Rhodos und der Kampf gegen die Piraten

Von Jonas Hey

Der unabhängige Inselstaat Rhodos versuchte ebenso wie andere hellenistische Staaten unaufhörlich, sein Herrschaftsgebiet zu erweitern. Aufgrund der geografischen Lage entstand schnell eine Flotte, die gegen Piraten und Gegner gleichermaßen eingesetzt wurde. Zugleich versuchte Rhodos mit allen griechischen Staaten verbündet zu sein, was immer wieder mit den hellenistischen Diadochen zu Konflikten führte. Besonders bei der Eroberung Kretas ab 204 v. Chr. wurde die Piratenbekämpfung als Thema angeführt. Nach dem Dritten Makedonischen Krieg 168 v. Chr. verlor Rhodos faktisch seine Unabhängigkeit.

Abb. 1: Alter Hafen vor der Festung Nikolaos in Rhodos

Rhodos als Mittelmacht

Nach dem Austritt aus dem attischen Seebund im Jahr 412 v. Chr. erlangte Rhodos erstmals seine Unabhängigkeit. Diese konnten sie im nächsten Jahrhundert meist verteidigen. Alexander der Große setzte allerdings im Jahr 334 v. Chr. eine unbeliebte militärische Besatzung auf der Insel ein. Nach deren Abzug versuchte 304 v. Chr. der makedonische Diadoche Demetrios I. Poliorketes vergeblich die Stadt zu erobern. Aus Dank an die Götter errichteten die Rhodier den Koloss von Rhodos an der Hafeneinfahrt. Diese Monumentalstatue galt Antipatros von Sidon als eines der sieben Weltwunder. Der Standort und die Größe sind in der Forschung umstritten. Jedenfalls konnte Rhodos nach diesem Sieg als relativ unabhängige Mittelmacht in der südlichen Ägäis agieren.
###
• AUFGABENSTELLUNG A: Schreibe die Einträge neu, beginnend mit der Zeile, die „How far apart“ enthält, und endend mit dem letzten Eintrag, und ersetze darin „feet“ durch „meters“, ohne sonst etwas zu ändern. Lass die Bilder in deiner Antwort weg.
• AUFGABENSTELLUNG B: Führe den Text über Rhodos und den Kampf gegen die Piraten im Anschluss an seinen letzten Satz weiter.

• DIE DATEN:
###
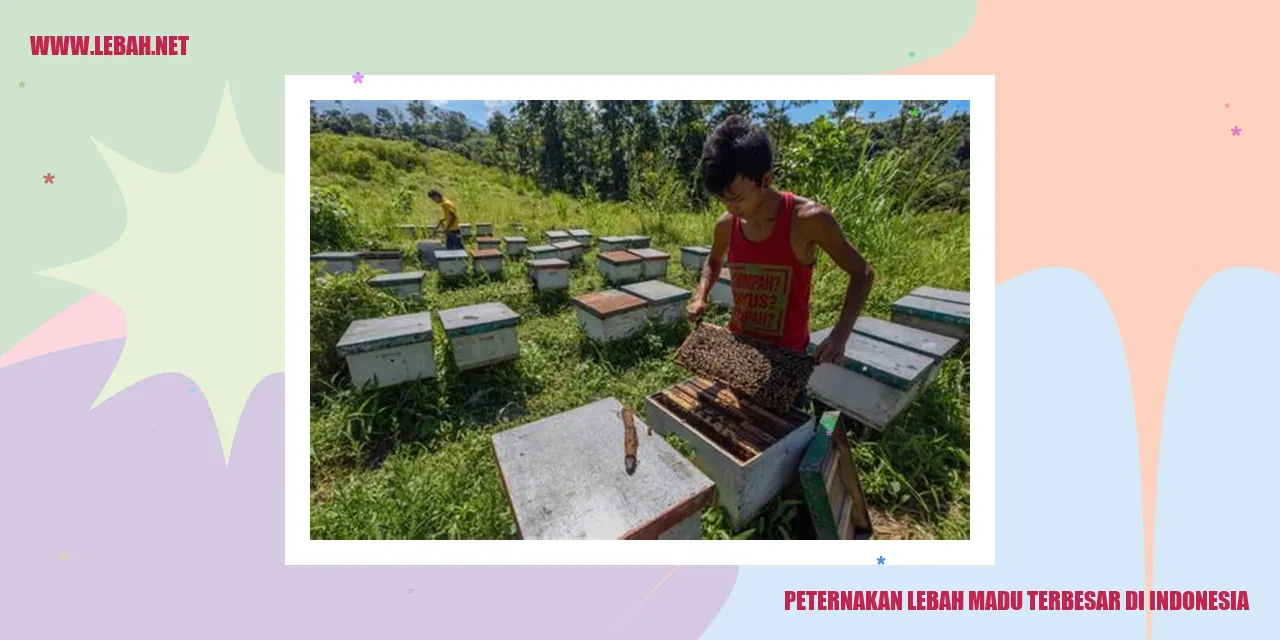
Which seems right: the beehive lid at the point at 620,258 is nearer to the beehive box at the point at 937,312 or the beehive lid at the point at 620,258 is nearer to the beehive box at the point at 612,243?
the beehive box at the point at 612,243

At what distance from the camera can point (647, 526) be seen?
1.33 meters

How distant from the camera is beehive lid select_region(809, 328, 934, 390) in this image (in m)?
2.66

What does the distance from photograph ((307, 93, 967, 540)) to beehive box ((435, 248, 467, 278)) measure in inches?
7.3

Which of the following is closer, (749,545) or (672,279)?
(749,545)

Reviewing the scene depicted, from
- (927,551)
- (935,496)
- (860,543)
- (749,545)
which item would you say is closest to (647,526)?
(749,545)

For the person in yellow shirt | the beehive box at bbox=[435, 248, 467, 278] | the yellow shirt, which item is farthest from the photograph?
the yellow shirt

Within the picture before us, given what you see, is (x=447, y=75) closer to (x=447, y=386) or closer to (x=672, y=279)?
(x=447, y=386)

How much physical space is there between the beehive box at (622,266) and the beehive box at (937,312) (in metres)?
3.61

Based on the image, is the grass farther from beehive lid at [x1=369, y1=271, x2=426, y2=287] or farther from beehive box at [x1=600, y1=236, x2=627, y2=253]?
beehive box at [x1=600, y1=236, x2=627, y2=253]

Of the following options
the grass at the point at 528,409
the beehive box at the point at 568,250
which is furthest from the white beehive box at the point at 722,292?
the beehive box at the point at 568,250

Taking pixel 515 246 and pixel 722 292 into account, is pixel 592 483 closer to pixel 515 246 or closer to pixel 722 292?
pixel 722 292

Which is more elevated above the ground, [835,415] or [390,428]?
[835,415]

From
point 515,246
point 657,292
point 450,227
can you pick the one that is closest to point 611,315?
point 657,292

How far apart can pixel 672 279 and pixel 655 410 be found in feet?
16.7
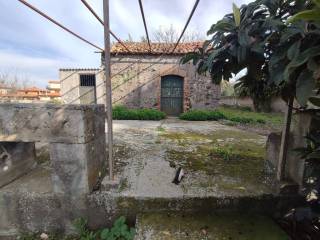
###
• ANTWORT A:
How far apart can pixel 672 279 and pixel 655 410 be found in meters?
16.7

• ANTWORT B:
Frühe Entwicklungen zur Seemacht

Bereits zu Beginn des 3. Jhd. v. Chr. findet sich eine Inschrift in Argos, in der Rhodos für ihren Schutz zu Wasser und zu Lande gedankt wird. Diese lässt aufgrund des floskelhaften Charakters noch keine Aussagen über die tatsächliche Bedeutung von Rhodos als Seemacht zu und hat keinen Bezug zu Piraten. Dies ändert sich mit dem Sieg von Rhodos in der Seeschlacht bei Ephesos in der Mitte des 3. Jhd. v. Chr., in der Rhodos die seleukidische Eroberung von Ephesos unterstützte und wohl eine ptolemäische Flotte besiegte. Dies ist durch mehrere Dankesinschriften an die Rhodier und eine Ehrenstatue für den Admiral Agathostratros auf Delos belegt, welche zu der Zeit das Zentrum des Nesiotenbundes war. Dieser bestand aus den Inseln der Kykladen im Südwesten der Ägäis mit Delos als bedeutendsten Kultort und war zuvor Teil der ptolemäischen Einflusssphäre und wechselte nach der Schlacht in denjenigen von Rhodos.

Exkurs: Piraten im Hellenismus

Die Beziehungen zwischen den hellenistischen Nachfolgestaaten in Griechenland und der Ägäis waren grundsätzlich komplex und veränderten sich immer wieder. Wechselnde Bedürfnisse führten dazu, dass auch Flottenkapitäne häufig die Seiten wechselten. Dies wurde noch durch eine unklare Rechtslage verstärkt, die nicht eindeutig zwischen legalen Kaperfahrten und illegaler Piraterie unterschied. Außerdem bezichtigte die eine Seite öfters die andere der Piraterie, oft ohne dafür Belege anführen zu können. Auch wurde gerne im Rahmen von Kriegszügen geplündert, um Rohstoffe oder Sklaven zu erhalten, was selbst staatliche Akteure wie Piraten aussehen lassen konnte.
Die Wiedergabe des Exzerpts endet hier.